The past few years were a time of re-evaluation and processing all that happened, and trying to figure out what my purpose is now.  (Perhaps entering midlife had something to do with it too).  After a final surgery over a year ago, it began to feel as though a chapter had truly closed, on several levels.  Along with a sense of loss, there came a sense of renewed possibility.   As I worked around the house, ran, went about my life, I would stop sometimes, and look at the sky, so thankful for the ability to see its blue beauty.  A verse that seemed to define my life for the past number of years no longer applied; a new one did.  The children were growing up.  Life was moving on, and I was ready to move with it. 

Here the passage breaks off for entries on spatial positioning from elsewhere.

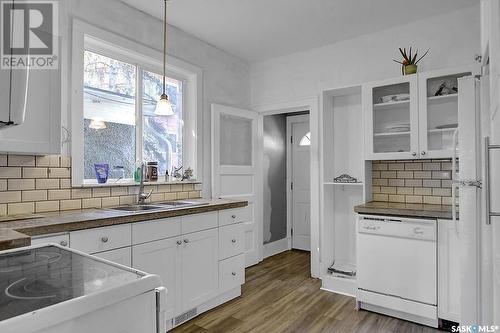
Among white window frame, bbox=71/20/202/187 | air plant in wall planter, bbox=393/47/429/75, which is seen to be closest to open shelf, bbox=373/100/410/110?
air plant in wall planter, bbox=393/47/429/75

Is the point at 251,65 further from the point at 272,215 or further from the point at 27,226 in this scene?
the point at 27,226

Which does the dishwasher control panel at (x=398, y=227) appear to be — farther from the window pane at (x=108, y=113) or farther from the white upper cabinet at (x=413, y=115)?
the window pane at (x=108, y=113)

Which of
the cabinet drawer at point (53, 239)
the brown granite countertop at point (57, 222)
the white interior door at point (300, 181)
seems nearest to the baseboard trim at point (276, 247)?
the white interior door at point (300, 181)

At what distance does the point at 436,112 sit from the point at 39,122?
10.4ft

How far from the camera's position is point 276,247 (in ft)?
16.0

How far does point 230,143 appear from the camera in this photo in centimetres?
406

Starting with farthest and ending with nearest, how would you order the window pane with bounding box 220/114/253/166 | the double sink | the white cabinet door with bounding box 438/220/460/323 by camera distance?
the window pane with bounding box 220/114/253/166, the double sink, the white cabinet door with bounding box 438/220/460/323

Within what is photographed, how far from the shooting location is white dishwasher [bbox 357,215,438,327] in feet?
8.41

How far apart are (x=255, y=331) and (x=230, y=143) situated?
2258mm

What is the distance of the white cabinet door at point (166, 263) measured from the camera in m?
2.27

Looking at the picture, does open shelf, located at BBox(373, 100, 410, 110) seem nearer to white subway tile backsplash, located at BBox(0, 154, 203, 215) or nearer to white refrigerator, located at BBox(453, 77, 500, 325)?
white refrigerator, located at BBox(453, 77, 500, 325)

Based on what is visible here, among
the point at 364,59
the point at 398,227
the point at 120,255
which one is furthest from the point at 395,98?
the point at 120,255

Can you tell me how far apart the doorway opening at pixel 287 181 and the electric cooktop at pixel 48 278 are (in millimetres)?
3815

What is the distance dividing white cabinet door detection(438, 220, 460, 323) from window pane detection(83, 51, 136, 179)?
2778 millimetres
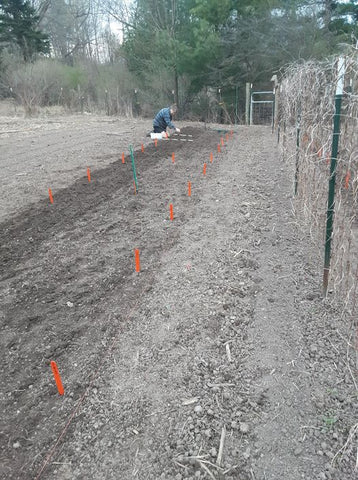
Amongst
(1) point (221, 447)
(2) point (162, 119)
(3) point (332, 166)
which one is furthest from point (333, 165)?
(2) point (162, 119)

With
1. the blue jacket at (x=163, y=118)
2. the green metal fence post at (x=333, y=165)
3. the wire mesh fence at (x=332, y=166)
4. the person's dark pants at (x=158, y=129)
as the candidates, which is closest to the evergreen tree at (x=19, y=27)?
the person's dark pants at (x=158, y=129)

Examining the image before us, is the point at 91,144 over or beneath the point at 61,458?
over

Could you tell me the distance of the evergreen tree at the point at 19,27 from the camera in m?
28.3

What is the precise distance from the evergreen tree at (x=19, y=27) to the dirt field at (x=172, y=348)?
28702mm

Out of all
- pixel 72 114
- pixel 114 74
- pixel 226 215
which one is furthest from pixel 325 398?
pixel 114 74

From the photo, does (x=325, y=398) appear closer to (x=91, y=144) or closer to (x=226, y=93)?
(x=91, y=144)

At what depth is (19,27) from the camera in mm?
28422

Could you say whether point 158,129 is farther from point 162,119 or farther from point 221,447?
point 221,447

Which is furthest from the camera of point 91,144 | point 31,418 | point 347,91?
point 91,144

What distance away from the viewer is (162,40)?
18156 mm

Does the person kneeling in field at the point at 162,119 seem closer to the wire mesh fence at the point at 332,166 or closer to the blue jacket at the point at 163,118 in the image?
the blue jacket at the point at 163,118

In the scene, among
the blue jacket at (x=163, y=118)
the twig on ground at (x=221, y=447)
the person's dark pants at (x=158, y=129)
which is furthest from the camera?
the person's dark pants at (x=158, y=129)

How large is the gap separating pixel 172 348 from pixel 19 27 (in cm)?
3330

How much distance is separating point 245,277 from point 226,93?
18755 mm
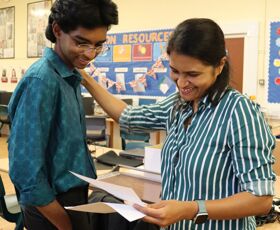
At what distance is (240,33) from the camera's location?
4793 millimetres

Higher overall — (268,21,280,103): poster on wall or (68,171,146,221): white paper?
(268,21,280,103): poster on wall

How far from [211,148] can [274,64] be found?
386cm

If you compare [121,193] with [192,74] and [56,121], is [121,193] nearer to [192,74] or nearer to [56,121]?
[56,121]

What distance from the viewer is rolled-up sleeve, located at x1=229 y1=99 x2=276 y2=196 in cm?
100

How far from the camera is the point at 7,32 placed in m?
7.89

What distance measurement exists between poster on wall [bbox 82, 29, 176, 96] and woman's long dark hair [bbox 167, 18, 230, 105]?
14.0 feet

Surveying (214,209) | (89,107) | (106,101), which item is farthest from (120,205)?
(89,107)

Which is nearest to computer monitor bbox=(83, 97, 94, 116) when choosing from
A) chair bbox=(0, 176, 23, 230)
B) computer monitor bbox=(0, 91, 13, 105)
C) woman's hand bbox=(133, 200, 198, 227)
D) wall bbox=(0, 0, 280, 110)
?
wall bbox=(0, 0, 280, 110)

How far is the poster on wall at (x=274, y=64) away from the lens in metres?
4.53

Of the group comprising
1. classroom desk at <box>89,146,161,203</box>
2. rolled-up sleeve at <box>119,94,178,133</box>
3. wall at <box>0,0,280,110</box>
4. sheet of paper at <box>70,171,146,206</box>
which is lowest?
classroom desk at <box>89,146,161,203</box>

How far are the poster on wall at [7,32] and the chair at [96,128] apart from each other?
3778 mm

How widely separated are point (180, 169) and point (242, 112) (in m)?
0.26

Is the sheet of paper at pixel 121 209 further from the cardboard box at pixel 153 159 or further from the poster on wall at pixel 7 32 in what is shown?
the poster on wall at pixel 7 32

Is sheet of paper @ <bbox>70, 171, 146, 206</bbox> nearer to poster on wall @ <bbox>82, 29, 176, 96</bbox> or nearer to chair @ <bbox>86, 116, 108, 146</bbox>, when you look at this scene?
chair @ <bbox>86, 116, 108, 146</bbox>
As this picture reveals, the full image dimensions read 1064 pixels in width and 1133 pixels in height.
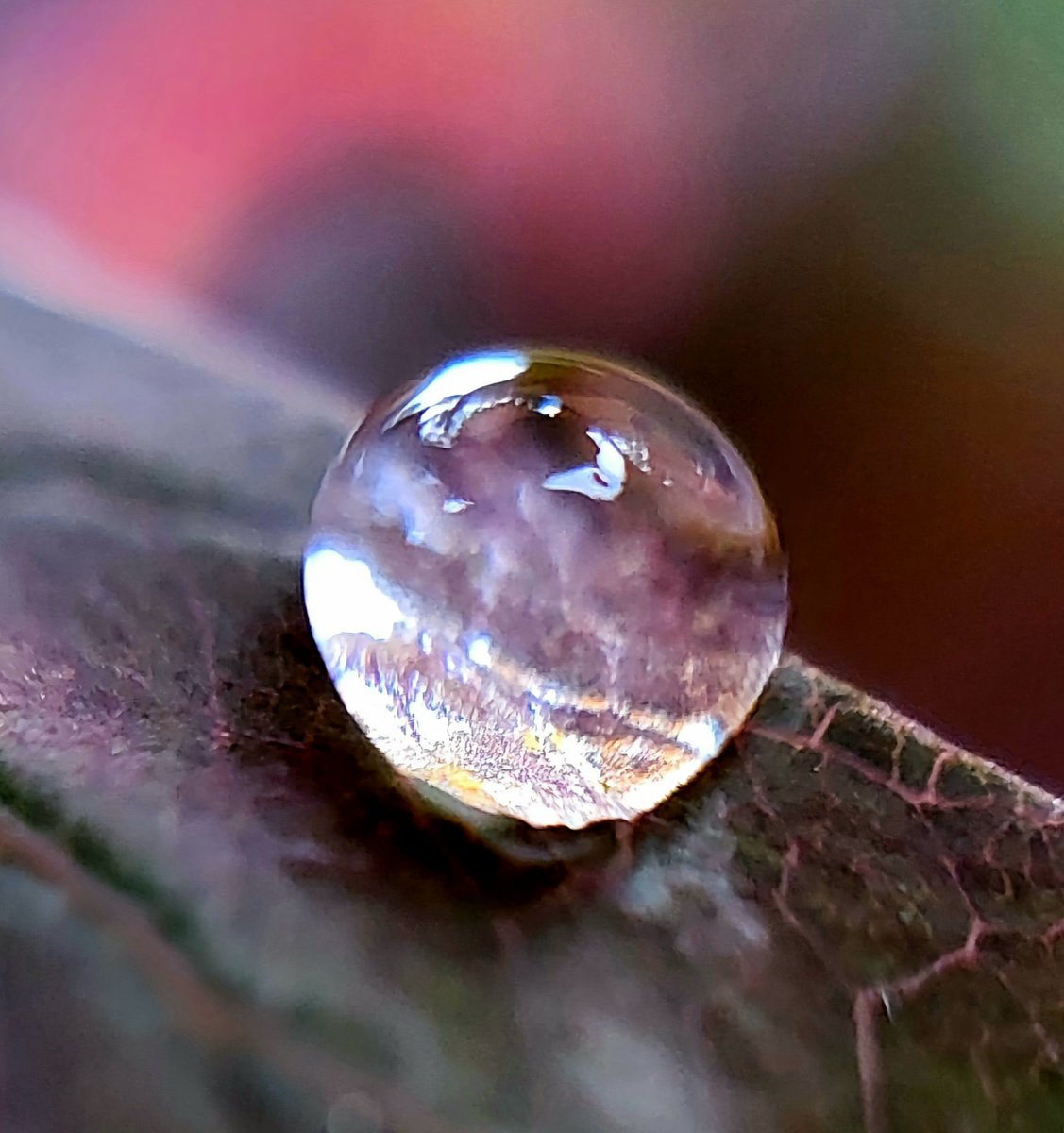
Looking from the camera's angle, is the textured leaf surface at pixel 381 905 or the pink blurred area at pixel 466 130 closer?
the textured leaf surface at pixel 381 905

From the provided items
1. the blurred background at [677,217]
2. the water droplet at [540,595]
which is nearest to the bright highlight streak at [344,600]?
the water droplet at [540,595]

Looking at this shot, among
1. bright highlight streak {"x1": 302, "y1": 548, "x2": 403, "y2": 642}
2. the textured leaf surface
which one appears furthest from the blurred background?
bright highlight streak {"x1": 302, "y1": 548, "x2": 403, "y2": 642}

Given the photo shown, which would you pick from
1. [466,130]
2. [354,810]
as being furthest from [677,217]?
[354,810]

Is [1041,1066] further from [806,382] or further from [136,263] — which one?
[136,263]

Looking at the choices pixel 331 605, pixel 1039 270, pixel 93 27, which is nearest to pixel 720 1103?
pixel 331 605

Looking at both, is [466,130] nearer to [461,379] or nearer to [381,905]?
[461,379]

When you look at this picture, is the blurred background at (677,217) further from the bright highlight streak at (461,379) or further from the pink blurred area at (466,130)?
the bright highlight streak at (461,379)
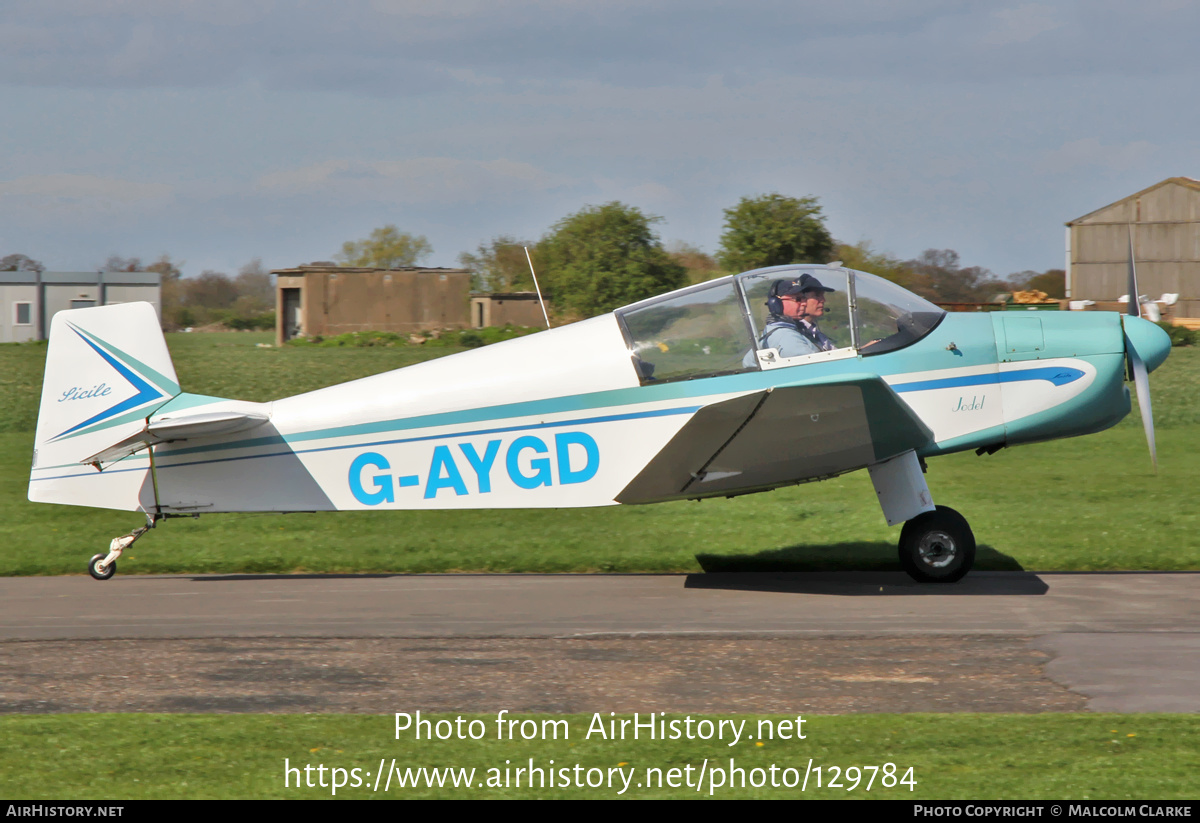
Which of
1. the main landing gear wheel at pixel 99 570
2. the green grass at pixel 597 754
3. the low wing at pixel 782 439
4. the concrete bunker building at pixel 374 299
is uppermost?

Cancer invaded my life and will always be a part of who I am, but it does not define me.  There are some songs that are hard to sing, and every now and then a sudden memory will make me cry, but that's okay.  It just means I'm here, to experience the pain and the joy of life.  Change comes to all of us, even if it's not in such a dramatic way.  What I've learned, if anything, is that it is possible to survive something that looks overwhelming, and that life, in all its beautiful messiness, is a gift.

When I began to lose my hair, I went to my hairdresser and asked her to shave my head.  It wasn't empowering; it was grim.  My memory is of staring into the salon mirror, seeing a stranger...a bald woman.  In my mind rang the words  "Charm is deceptive and beauty is fleeting, but a woman who fears the Lord is to be praised..."  I didn't care about any of that.  I wanted my hair and my old life back.  My hair is back, but not the same, and it took me five years to embrace that.  My life is not the same, and I embrace that too.  It's about new life that can be even better than the old.